No, it's not. For instance, there are comparison on games with fixed definite rules.
And even if it was, the fact that a methodological weakness is universal in a field doesn't make it not a weakness, it just makes the field problematic as a whole.
> For example, if you have an AI detect whether an image contains a cat, your first step is to have a person manually check every image.
Sure, but the thing is if you are comparing humans to AI at finding cars in pictures, you are usually testing against lay humans with no special expertise, so the assumption on which usefulness of the experiment rests is “an academic expert evaluating pictures for the presence of cats approximates perfect accuracy near enough that it is unlikely that the score of either lay humans or AI against that expert significantly misstates their accuracy.”

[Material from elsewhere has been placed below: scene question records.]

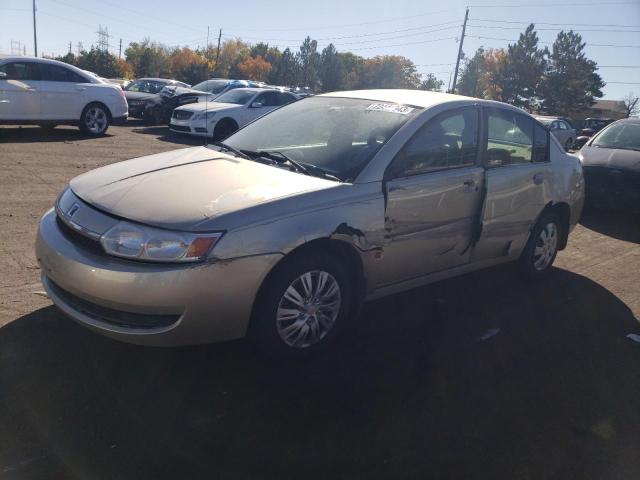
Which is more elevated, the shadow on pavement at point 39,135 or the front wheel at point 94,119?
the front wheel at point 94,119

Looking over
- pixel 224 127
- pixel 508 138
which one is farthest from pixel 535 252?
pixel 224 127

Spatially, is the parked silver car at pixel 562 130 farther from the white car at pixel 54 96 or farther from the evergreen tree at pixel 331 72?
the evergreen tree at pixel 331 72

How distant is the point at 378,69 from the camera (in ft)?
275

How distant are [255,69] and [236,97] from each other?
79087mm

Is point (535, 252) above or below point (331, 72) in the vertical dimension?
below

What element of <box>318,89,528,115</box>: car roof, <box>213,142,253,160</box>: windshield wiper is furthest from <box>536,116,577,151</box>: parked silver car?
<box>213,142,253,160</box>: windshield wiper

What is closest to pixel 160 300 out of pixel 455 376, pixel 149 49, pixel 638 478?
pixel 455 376

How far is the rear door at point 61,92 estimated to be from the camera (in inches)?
460

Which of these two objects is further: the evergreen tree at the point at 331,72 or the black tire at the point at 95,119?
the evergreen tree at the point at 331,72

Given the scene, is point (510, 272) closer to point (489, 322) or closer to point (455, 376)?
point (489, 322)

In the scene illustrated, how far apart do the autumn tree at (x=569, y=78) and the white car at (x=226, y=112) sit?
6125 centimetres

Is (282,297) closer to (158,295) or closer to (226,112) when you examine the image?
(158,295)

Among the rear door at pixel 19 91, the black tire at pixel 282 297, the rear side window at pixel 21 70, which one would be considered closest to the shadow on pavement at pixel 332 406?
the black tire at pixel 282 297

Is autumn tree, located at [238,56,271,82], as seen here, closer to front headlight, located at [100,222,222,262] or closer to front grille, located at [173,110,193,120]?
front grille, located at [173,110,193,120]
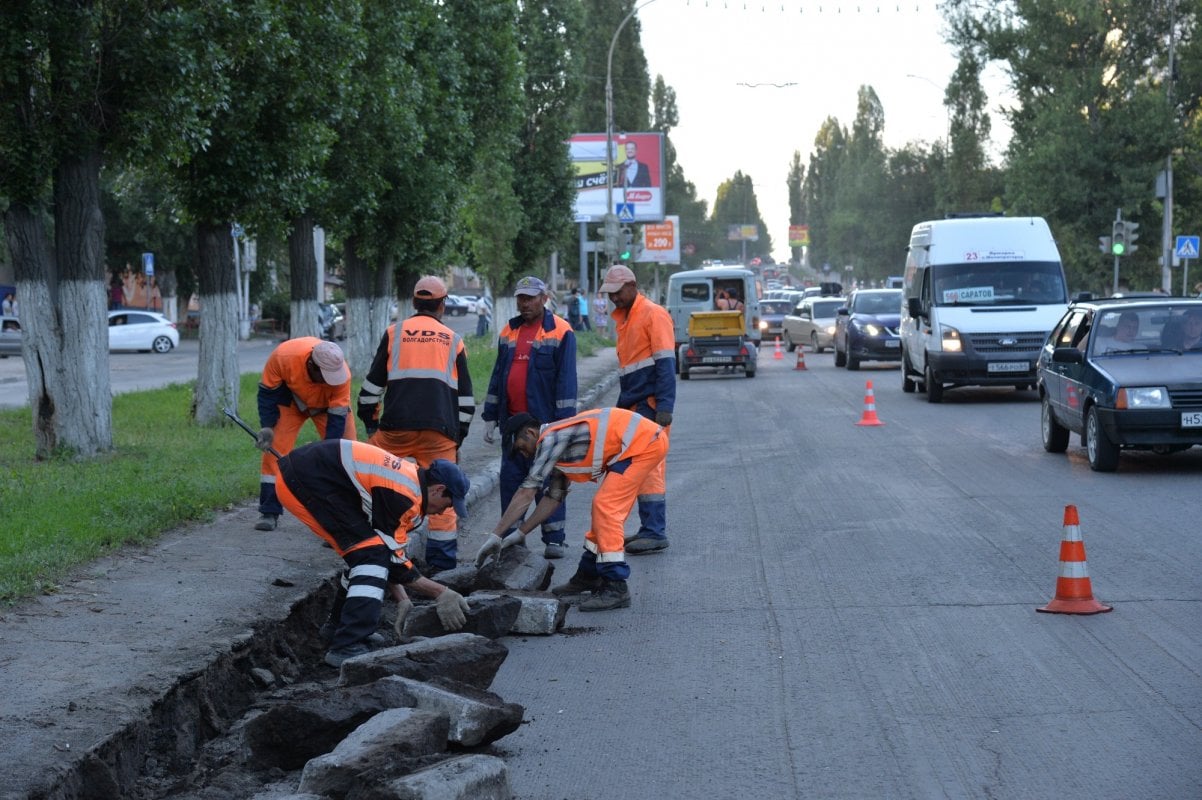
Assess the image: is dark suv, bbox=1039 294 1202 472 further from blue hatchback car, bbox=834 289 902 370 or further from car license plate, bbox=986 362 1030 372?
blue hatchback car, bbox=834 289 902 370

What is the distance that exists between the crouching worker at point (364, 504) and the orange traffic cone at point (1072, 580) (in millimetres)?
3393

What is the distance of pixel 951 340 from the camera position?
2284cm

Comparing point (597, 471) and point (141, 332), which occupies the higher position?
point (597, 471)

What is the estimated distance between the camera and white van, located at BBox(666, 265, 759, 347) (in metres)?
34.5

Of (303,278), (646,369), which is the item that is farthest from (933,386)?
(646,369)

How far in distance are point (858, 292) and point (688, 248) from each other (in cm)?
7495

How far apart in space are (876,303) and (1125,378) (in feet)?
68.7

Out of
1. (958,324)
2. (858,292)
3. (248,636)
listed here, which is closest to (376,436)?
(248,636)

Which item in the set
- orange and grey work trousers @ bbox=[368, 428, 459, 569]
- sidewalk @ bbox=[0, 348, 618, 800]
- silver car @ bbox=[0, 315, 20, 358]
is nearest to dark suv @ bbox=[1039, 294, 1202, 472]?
sidewalk @ bbox=[0, 348, 618, 800]

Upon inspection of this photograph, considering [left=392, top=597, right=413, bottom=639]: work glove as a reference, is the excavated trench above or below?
below

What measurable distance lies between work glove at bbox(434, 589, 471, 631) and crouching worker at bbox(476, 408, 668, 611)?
90 cm

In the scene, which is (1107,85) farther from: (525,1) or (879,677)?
(879,677)

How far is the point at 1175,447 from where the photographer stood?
1434 cm

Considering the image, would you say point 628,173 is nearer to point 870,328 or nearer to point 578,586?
point 870,328
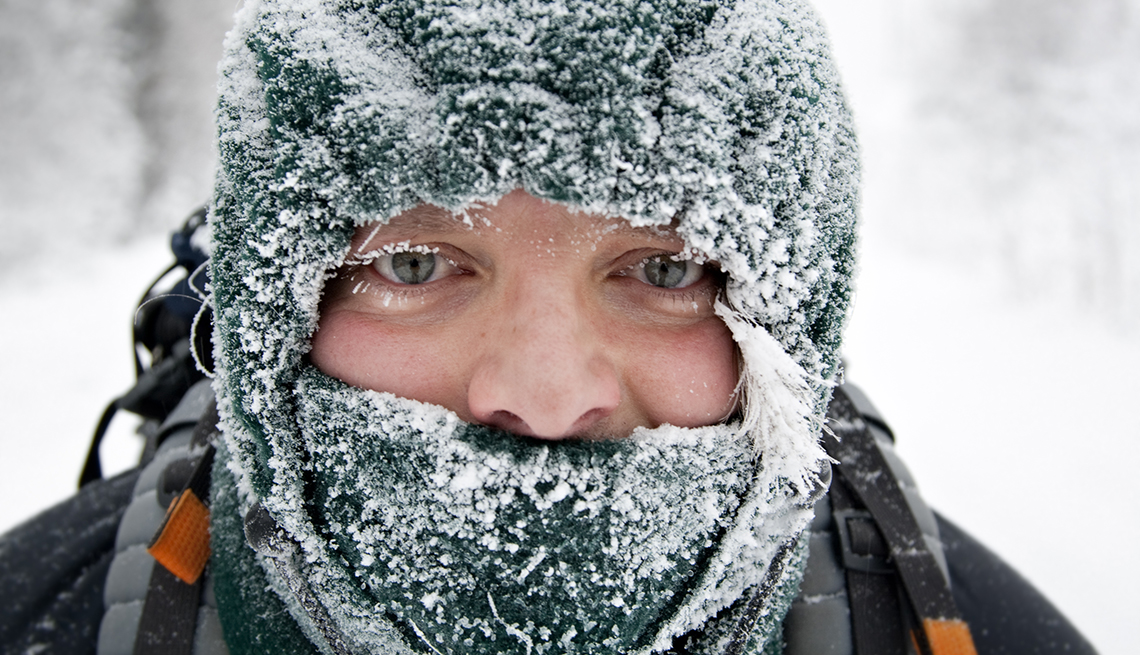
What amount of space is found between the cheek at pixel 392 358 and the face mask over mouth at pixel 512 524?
0.03 meters

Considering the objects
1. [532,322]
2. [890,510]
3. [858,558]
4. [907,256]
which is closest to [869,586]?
[858,558]

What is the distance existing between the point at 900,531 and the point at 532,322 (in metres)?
0.95

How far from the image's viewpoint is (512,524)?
91 centimetres

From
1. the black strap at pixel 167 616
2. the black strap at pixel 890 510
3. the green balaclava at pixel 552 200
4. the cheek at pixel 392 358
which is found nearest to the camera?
the green balaclava at pixel 552 200

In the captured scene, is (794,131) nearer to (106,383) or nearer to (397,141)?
(397,141)

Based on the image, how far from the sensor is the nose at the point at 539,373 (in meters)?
0.89

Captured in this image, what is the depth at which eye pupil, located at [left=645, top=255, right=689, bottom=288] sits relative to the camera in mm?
992

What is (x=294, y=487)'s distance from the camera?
992 millimetres

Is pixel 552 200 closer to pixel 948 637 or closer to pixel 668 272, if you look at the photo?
pixel 668 272

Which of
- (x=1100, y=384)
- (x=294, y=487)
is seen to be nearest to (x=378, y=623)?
(x=294, y=487)

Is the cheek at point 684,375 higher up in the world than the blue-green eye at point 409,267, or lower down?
lower down

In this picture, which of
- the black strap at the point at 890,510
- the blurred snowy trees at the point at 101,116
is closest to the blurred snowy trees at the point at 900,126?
the blurred snowy trees at the point at 101,116

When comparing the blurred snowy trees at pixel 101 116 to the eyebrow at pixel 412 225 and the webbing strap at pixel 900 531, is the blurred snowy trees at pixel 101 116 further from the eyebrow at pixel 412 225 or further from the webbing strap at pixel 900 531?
the webbing strap at pixel 900 531

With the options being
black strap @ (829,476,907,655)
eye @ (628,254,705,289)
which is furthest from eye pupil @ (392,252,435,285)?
black strap @ (829,476,907,655)
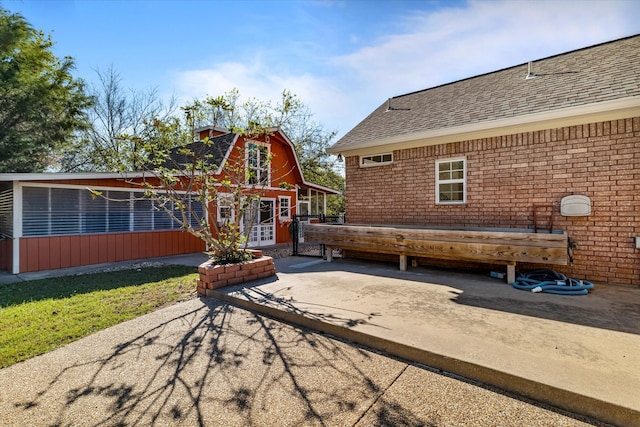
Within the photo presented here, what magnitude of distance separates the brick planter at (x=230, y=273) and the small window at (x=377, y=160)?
3.94 m

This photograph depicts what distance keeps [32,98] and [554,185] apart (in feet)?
51.6

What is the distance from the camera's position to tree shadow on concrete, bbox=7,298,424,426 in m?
Answer: 2.05

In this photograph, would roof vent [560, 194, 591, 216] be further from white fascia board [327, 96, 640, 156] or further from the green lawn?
the green lawn

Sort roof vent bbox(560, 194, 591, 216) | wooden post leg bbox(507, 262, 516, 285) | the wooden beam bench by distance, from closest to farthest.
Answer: the wooden beam bench, wooden post leg bbox(507, 262, 516, 285), roof vent bbox(560, 194, 591, 216)

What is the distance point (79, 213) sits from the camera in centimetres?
834

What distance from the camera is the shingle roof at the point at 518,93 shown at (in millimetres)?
5398

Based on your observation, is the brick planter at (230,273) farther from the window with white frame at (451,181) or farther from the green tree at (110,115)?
the green tree at (110,115)

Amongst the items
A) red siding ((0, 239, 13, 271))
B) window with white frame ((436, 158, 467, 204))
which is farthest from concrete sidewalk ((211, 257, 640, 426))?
red siding ((0, 239, 13, 271))

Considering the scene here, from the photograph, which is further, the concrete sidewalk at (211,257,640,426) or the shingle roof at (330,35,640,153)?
the shingle roof at (330,35,640,153)

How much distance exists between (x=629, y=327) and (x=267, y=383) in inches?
153

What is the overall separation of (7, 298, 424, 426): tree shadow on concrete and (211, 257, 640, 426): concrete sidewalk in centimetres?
40

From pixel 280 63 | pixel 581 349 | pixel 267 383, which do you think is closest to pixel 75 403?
pixel 267 383

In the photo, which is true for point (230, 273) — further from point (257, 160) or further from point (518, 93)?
point (518, 93)

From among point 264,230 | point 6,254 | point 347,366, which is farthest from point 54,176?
point 347,366
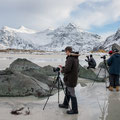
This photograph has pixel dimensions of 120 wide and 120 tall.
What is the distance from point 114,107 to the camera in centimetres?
664

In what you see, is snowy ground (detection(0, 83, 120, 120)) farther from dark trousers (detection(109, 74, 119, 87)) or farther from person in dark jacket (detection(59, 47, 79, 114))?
dark trousers (detection(109, 74, 119, 87))

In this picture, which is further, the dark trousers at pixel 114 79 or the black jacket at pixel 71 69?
the dark trousers at pixel 114 79

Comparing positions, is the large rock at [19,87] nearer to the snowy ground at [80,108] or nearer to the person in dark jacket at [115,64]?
the snowy ground at [80,108]

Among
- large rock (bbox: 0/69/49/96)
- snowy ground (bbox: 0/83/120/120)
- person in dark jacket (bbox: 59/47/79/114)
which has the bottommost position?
snowy ground (bbox: 0/83/120/120)

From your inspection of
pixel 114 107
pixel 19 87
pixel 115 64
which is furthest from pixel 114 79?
pixel 19 87

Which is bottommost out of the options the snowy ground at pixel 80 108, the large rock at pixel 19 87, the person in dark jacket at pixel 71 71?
the snowy ground at pixel 80 108

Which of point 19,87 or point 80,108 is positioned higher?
point 19,87

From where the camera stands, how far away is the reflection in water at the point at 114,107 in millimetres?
5745

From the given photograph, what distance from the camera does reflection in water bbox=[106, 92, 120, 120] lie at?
18.8 ft

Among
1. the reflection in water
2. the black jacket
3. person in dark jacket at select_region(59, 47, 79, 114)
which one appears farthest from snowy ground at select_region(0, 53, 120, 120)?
the black jacket

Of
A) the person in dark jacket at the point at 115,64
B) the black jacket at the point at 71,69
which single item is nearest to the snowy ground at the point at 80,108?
the black jacket at the point at 71,69

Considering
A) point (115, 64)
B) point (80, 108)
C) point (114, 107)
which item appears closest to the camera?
point (80, 108)

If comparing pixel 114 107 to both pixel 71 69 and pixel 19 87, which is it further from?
pixel 19 87

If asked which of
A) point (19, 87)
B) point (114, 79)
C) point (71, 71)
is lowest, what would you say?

With the legal case, the assumption is something like: “an academic expert evaluating the legal effect that a court would find in a set of contracts approximates perfect accuracy near enough that it is unlikely that the score of either experienced lawyers practicing in the the field or AI against that panel significantly misstates their accuracy.”
The former is, of course, not certain, but I think most people would accept it to be more likely than not to be true.
The latter is less believable (unless, for example, the expert used as the oracle is actually the Supreme Court of the jurisdiction whose law is to be applied in evaluating the contracts.)
You would assume that the test/answer creation involved a lot more eyes and time to double-check everything. Hell, they might even have used an AI to make sure that they didn't miss anything.